[Saved entries]
"""

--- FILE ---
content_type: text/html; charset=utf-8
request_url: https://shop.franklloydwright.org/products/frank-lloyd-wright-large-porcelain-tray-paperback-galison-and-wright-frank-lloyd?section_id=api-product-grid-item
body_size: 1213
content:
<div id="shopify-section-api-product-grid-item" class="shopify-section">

"""
"""

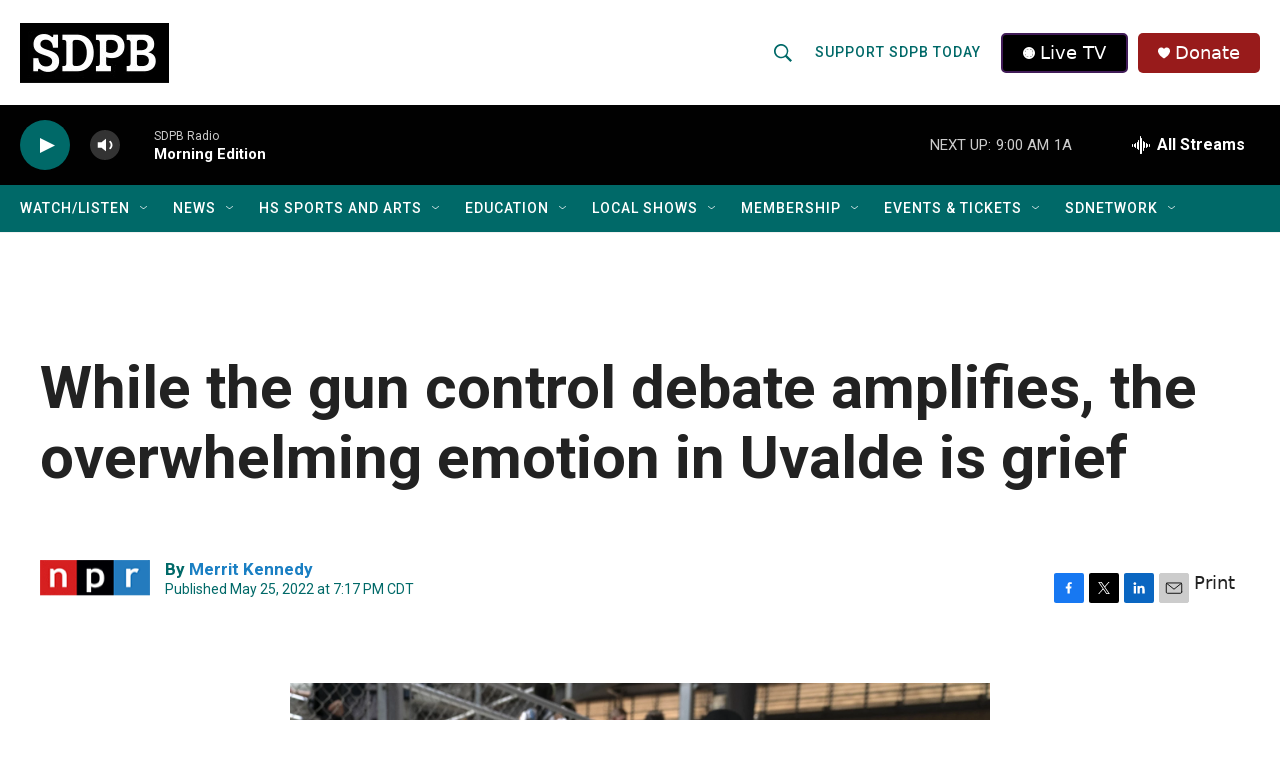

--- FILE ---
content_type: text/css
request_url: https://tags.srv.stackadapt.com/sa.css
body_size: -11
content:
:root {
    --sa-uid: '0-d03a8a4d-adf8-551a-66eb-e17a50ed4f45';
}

"""

- Exercise requirements
Copy every line above in which the string "https" shows up.

- Answer below
request_url: https://shop.franklloydwright.org/products/frank-lloyd-wright-large-porcelain-tray-paperback-galison-and-wright-frank-lloyd?section_id=api-product-grid-item
request_url: https://tags.srv.stackadapt.com/sa.css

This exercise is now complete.